§ **What to produce**:
Rewrite all of these lines with every "photo" renamed to "image" and nothing else changed. Leave the pictures out.

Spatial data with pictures
☆ ☆ ☆ ☆ ☆ ☆ ☆
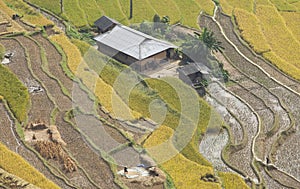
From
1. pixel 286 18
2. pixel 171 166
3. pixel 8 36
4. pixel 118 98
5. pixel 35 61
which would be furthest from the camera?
pixel 286 18

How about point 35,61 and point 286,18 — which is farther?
point 286,18

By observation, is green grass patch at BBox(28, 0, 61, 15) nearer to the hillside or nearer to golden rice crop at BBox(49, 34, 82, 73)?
the hillside

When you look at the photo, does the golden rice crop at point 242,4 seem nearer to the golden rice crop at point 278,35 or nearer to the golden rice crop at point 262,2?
the golden rice crop at point 262,2

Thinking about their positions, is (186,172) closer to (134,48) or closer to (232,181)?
(232,181)

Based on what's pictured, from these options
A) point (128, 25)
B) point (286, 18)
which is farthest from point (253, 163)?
point (286, 18)

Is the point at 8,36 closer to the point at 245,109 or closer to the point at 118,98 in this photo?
the point at 118,98

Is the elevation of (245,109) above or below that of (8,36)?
below

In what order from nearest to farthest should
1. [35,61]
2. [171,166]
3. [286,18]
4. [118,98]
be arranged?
[171,166]
[118,98]
[35,61]
[286,18]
☆ ☆ ☆ ☆ ☆ ☆ ☆
§ **Solution to this task**:
From
1. pixel 286 18
2. pixel 171 166
3. pixel 8 36
4. pixel 118 98
5. pixel 35 61
which would be furthest from the camera?
pixel 286 18

How about point 35,61 and point 286,18 — which is farther?
point 286,18

By observation, is green grass patch at BBox(28, 0, 61, 15) nearer to the hillside or nearer to golden rice crop at BBox(49, 34, 82, 73)?
the hillside

When you look at the image, does the golden rice crop at point 242,4 seem nearer to the golden rice crop at point 278,35 or nearer to the golden rice crop at point 262,2?
the golden rice crop at point 262,2

Thinking about their positions, is (186,172) closer to (134,48) or closer to (232,181)?
(232,181)

Based on what's pictured, from these options
A) point (128, 25)
B) point (286, 18)
which is farthest from point (253, 163)?
point (286, 18)

Is the point at 8,36 closer to the point at 245,109 or closer to the point at 118,98 in this image?
the point at 118,98

Is the elevation of (245,109) above or below that of (8,36)?
below

In what order from nearest to farthest should
1. [35,61]
2. [171,166]
3. [286,18]
4. [118,98]
be arranged?
[171,166]
[118,98]
[35,61]
[286,18]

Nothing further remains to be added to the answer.